··· SOURCE DATA

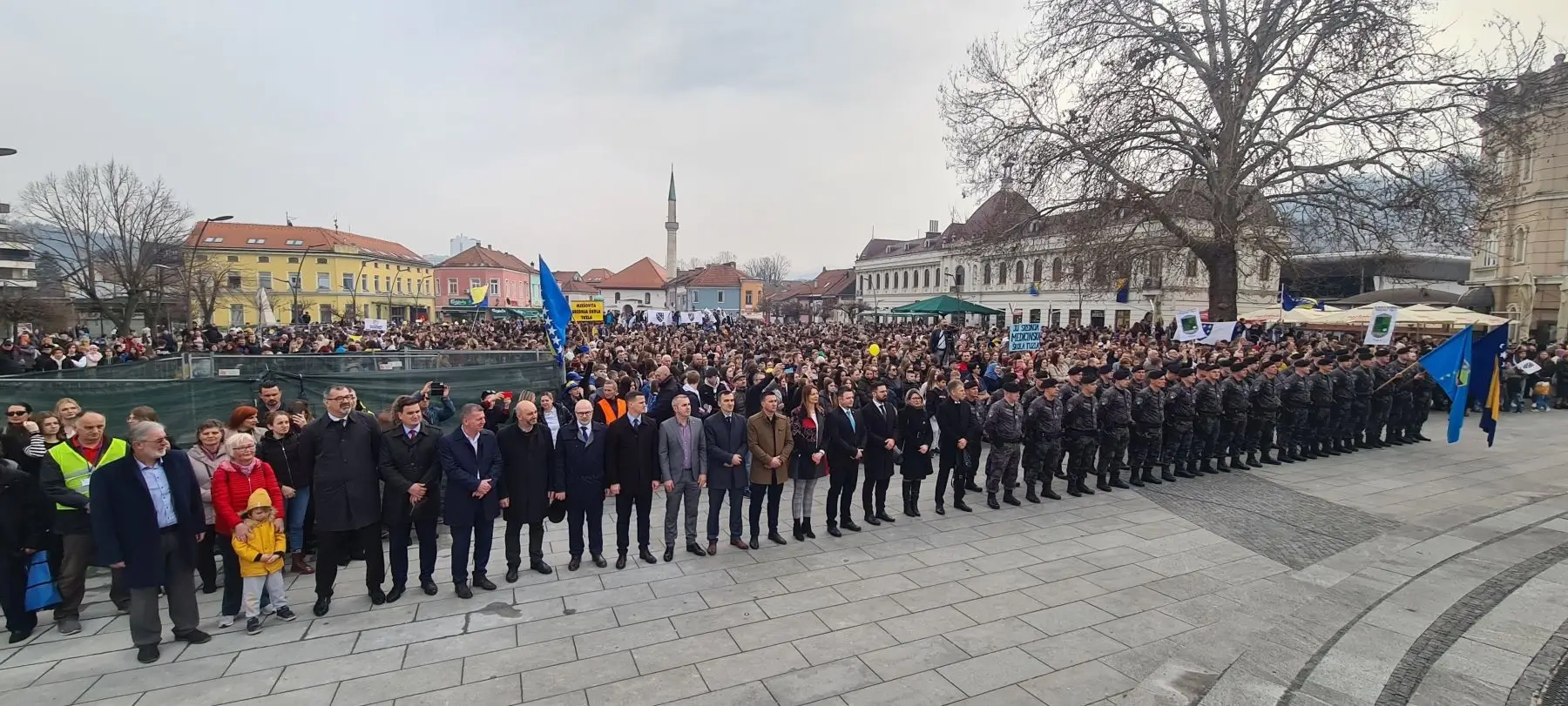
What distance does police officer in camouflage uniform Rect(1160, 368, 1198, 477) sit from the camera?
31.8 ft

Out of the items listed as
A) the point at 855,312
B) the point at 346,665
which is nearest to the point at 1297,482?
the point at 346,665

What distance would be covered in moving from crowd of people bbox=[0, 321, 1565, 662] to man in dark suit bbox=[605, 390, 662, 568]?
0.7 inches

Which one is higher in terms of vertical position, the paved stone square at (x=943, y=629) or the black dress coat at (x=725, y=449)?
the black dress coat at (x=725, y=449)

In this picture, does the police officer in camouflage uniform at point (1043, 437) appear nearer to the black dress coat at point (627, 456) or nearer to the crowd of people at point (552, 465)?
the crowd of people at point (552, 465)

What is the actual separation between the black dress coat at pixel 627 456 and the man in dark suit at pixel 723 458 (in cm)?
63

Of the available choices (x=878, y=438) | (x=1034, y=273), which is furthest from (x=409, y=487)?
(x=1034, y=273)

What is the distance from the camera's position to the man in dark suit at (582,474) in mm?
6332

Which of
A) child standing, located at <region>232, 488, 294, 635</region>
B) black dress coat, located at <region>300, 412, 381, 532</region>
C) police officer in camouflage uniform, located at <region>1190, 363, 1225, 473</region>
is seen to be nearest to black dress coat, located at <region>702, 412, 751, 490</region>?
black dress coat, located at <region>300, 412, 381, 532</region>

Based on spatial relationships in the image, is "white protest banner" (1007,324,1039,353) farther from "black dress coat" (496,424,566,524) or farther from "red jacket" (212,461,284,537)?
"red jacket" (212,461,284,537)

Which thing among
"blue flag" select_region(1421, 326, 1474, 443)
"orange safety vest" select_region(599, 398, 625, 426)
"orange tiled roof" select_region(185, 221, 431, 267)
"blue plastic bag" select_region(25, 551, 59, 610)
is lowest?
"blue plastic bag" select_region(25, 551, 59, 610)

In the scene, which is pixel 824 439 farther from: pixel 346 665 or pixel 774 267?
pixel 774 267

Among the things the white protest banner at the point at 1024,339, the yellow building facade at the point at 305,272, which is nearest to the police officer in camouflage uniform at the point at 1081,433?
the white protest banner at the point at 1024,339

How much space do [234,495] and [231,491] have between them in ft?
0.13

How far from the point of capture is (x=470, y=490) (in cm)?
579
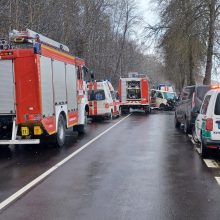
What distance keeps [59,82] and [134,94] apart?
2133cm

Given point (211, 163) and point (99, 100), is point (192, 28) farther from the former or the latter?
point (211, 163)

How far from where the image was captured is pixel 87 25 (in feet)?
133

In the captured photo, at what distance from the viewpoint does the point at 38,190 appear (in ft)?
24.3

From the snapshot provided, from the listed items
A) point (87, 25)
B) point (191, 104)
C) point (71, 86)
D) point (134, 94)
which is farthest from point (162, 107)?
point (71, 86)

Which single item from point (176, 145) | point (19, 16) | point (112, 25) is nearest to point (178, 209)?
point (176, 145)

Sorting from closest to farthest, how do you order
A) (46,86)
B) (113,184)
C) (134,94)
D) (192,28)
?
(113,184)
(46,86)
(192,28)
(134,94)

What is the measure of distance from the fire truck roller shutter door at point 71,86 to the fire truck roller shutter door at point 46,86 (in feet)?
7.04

······

# PROBLEM DESCRIPTION:
Retype the entire listing above line for line, leaving out the pictures.

# THE OUTPUT:
What distance does police officer in camouflage uniform Rect(1160, 368, 1198, 477) sit from the camera?
31.8 ft

Out of the items listed as
A) the point at 855,312
B) the point at 346,665
which is nearest to the point at 1297,482?
the point at 346,665

What distance would be covered in moving from crowd of people bbox=[0, 321, 1565, 662] to man in dark suit bbox=[605, 390, 662, 568]?
0.7 inches

Which one is higher in terms of vertical position, the paved stone square at (x=943, y=629) or the black dress coat at (x=725, y=449)?
the black dress coat at (x=725, y=449)

In this picture, does the police officer in camouflage uniform at point (1043, 437) appear nearer to the black dress coat at point (627, 456) or nearer to the crowd of people at point (552, 465)?
the crowd of people at point (552, 465)

What is the actual separation between the black dress coat at pixel 627 456 and the man in dark suit at pixel 723 458 (in cm)?
63

Of the available choices (x=878, y=438) | (x=1034, y=273), which is furthest from (x=409, y=487)?
(x=1034, y=273)

What is the distance from the camera's position to the man in dark suit at (582,474) in mm?
6332

Which of
A) child standing, located at <region>232, 488, 294, 635</region>
B) black dress coat, located at <region>300, 412, 381, 532</region>
C) police officer in camouflage uniform, located at <region>1190, 363, 1225, 473</region>
is seen to be nearest to black dress coat, located at <region>702, 412, 751, 490</region>?
black dress coat, located at <region>300, 412, 381, 532</region>

Based on spatial relationships in the image, is "white protest banner" (1007,324,1039,353) farther from "black dress coat" (496,424,566,524) or farther from "red jacket" (212,461,284,537)?
"red jacket" (212,461,284,537)

Which thing among
"blue flag" select_region(1421, 326, 1474, 443)
"orange safety vest" select_region(599, 398, 625, 426)
"orange tiled roof" select_region(185, 221, 431, 267)
"blue plastic bag" select_region(25, 551, 59, 610)
is lowest?
"blue plastic bag" select_region(25, 551, 59, 610)

In the scene, which is pixel 824 439 farther from: pixel 346 665 or pixel 774 267?
pixel 774 267

Among the things the white protest banner at the point at 1024,339, the yellow building facade at the point at 305,272, which is nearest to the police officer in camouflage uniform at the point at 1081,433?
the white protest banner at the point at 1024,339

How much space do [234,495] and [231,491] have between them in ft?
0.13

How far from the point of capture is (x=470, y=490) (in cm)?
579
What distance keeps [59,82] and [134,94] apart?
2133cm

Given point (211, 163) and point (99, 100), is point (192, 28) farther from the former or the latter?
point (211, 163)

How far from where the image was captured is pixel 87 25 (in feet)?
133

In the captured photo, at what distance from the viewpoint does the point at 38,190 appear (in ft)?
24.3

From the snapshot provided, from the listed items
A) point (87, 25)
B) point (191, 104)
C) point (71, 86)
D) point (134, 94)
which is farthest from point (162, 107)?
point (71, 86)

Which single item from point (176, 145) | point (19, 16) | point (112, 25) is nearest to point (178, 209)?
point (176, 145)

Sorting from closest to farthest, how do you order
A) (46,86)
B) (113,184)
C) (134,94)
D) (192,28)
?
(113,184)
(46,86)
(192,28)
(134,94)

What is the measure of distance from the fire truck roller shutter door at point 71,86 to the fire truck roller shutter door at point 46,86 (in feet)?
7.04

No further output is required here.